_EXERCISE DESCRIPTION:_ Only the lines that include "Fraction" should be copied from the data below.

Saved entries
──────────

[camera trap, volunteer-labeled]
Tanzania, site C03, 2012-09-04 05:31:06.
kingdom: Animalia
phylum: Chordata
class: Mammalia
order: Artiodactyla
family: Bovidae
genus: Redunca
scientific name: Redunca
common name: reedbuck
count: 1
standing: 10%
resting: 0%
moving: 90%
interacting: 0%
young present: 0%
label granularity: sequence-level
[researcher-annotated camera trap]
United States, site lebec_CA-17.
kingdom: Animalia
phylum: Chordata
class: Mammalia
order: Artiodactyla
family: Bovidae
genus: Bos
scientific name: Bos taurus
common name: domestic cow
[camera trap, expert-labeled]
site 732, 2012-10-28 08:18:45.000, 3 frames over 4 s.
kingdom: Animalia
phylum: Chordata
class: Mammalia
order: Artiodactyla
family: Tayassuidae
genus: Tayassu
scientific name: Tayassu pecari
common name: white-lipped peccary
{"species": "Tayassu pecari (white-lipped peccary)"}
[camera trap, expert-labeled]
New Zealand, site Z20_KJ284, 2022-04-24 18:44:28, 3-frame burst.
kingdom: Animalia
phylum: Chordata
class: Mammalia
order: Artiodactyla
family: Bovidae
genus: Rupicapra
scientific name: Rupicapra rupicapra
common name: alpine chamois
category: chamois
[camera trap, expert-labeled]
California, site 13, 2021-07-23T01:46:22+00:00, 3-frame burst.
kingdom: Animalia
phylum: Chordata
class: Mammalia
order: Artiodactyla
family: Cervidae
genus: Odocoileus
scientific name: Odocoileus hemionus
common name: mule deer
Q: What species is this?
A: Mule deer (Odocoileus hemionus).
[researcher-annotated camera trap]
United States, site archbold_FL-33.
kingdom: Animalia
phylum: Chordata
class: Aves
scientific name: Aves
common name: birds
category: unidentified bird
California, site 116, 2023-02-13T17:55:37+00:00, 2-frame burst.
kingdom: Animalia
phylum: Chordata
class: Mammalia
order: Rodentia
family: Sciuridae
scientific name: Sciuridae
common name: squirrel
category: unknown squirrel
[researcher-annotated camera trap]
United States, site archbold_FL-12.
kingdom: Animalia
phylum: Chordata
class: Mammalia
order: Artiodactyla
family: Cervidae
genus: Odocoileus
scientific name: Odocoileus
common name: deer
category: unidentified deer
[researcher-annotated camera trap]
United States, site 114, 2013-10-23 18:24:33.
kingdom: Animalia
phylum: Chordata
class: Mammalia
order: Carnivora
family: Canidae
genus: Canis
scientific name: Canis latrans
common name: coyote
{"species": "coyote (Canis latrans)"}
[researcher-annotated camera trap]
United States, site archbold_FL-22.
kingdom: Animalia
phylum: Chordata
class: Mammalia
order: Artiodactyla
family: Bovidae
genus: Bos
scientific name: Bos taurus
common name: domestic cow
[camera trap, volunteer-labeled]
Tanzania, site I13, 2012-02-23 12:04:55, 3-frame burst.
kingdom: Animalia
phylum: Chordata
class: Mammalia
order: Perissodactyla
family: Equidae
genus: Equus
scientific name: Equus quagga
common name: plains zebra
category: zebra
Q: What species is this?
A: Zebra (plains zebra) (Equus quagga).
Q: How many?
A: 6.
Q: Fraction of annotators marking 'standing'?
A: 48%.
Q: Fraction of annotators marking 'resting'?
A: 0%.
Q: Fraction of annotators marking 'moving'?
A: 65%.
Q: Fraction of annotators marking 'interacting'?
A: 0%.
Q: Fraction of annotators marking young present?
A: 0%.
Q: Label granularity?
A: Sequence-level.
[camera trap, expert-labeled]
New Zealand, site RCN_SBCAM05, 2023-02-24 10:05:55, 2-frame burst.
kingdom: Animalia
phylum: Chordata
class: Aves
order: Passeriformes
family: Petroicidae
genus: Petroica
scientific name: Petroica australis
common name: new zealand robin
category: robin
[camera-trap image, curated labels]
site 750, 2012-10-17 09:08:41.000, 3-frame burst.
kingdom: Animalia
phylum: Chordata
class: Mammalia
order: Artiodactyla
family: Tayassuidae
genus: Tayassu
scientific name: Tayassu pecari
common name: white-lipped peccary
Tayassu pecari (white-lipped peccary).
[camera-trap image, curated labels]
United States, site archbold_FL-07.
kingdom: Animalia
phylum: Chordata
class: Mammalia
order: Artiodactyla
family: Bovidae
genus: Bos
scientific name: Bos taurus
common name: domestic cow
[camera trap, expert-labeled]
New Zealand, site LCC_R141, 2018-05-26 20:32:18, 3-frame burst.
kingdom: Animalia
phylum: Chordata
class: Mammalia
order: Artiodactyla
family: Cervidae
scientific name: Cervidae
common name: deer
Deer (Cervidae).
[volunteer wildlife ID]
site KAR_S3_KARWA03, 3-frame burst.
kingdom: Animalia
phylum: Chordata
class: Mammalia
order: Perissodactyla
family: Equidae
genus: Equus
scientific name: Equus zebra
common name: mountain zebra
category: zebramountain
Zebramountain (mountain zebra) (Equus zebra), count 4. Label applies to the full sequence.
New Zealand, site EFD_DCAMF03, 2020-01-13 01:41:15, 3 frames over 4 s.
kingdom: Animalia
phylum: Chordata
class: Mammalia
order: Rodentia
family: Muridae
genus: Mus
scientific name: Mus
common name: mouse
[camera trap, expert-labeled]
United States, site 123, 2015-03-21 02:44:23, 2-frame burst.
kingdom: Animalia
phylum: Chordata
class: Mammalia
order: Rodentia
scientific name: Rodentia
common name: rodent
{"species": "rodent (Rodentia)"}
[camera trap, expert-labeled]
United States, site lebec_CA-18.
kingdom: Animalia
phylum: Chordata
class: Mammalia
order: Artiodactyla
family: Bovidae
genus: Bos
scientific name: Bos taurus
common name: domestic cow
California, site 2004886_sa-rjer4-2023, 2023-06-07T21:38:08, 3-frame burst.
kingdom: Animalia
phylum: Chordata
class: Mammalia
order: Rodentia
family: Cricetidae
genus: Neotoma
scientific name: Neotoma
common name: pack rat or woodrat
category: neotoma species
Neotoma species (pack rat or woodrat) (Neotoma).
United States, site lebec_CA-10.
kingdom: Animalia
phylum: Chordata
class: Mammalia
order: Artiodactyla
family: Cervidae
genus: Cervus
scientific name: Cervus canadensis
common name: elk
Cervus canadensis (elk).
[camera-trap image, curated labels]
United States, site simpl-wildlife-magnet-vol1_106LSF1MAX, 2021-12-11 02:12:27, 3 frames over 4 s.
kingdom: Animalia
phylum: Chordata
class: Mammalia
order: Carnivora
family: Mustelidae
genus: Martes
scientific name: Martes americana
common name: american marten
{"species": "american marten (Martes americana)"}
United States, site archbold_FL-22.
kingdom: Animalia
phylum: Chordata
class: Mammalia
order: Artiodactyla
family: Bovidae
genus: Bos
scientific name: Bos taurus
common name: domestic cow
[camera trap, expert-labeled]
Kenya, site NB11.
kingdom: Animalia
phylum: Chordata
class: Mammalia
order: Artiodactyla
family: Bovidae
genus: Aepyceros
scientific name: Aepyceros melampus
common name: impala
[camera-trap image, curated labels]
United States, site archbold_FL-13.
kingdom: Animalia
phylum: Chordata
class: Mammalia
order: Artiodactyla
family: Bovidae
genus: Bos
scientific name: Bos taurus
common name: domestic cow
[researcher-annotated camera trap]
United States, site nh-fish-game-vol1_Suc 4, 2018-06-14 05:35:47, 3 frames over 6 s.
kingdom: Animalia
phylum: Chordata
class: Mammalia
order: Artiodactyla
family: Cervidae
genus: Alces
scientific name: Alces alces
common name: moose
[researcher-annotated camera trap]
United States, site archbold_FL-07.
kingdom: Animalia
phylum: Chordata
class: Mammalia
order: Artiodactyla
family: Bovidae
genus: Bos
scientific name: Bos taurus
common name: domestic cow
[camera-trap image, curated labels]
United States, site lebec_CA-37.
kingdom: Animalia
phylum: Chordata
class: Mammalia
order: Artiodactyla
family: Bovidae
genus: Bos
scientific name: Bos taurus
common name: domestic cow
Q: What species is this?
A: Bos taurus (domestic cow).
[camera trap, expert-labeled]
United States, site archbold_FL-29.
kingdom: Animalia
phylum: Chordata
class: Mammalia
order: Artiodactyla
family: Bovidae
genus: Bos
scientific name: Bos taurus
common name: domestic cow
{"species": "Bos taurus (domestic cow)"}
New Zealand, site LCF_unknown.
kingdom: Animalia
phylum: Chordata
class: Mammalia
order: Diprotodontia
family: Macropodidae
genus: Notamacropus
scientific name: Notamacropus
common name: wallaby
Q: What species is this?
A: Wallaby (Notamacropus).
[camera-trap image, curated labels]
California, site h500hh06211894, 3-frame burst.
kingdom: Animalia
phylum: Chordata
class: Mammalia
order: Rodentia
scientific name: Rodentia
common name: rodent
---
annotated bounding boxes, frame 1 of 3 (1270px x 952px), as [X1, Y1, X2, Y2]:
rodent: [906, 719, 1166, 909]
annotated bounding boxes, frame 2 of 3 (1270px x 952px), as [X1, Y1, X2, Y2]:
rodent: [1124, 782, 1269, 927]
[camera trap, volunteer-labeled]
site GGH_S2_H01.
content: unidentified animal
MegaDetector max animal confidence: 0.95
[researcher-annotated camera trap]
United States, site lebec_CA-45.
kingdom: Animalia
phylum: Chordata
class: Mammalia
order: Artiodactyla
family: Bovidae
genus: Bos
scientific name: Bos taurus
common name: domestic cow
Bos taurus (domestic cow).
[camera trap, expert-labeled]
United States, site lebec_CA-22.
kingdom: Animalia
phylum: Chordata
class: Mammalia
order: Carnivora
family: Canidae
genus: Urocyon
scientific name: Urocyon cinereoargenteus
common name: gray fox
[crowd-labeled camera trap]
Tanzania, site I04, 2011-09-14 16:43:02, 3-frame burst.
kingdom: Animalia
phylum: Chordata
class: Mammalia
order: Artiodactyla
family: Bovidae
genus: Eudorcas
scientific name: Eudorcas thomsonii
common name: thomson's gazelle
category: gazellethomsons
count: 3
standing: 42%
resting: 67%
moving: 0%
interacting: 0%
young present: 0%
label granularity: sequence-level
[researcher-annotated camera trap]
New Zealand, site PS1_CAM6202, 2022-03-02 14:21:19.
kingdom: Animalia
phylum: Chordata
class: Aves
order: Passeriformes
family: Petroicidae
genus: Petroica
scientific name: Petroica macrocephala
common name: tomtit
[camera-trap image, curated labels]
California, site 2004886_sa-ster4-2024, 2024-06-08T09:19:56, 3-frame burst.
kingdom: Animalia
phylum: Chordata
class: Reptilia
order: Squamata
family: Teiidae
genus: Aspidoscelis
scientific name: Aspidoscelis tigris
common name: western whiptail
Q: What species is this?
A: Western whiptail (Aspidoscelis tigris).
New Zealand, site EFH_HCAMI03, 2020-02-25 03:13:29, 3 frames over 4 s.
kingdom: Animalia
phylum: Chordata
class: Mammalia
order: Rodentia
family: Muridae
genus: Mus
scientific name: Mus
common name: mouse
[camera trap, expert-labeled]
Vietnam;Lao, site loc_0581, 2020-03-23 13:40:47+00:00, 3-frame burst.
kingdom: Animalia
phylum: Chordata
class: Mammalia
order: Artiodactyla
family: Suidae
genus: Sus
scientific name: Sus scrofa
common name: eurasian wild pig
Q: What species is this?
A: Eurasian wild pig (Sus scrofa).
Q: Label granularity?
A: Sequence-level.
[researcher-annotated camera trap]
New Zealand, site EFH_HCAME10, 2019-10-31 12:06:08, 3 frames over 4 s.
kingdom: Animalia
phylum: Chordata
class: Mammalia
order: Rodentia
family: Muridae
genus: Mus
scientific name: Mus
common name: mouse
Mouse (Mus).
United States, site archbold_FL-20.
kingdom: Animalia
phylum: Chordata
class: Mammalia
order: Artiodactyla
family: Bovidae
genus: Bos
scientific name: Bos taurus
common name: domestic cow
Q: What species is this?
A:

──────────

_ANSWER TO THE EXERCISE:_
Q: Fraction of annotators marking 'standing'?
Q: Fraction of annotators marking 'resting'?
Q: Fraction of annotators marking 'moving'?
Q: Fraction of annotators marking 'interacting'?
Q: Fraction of annotators marking young present?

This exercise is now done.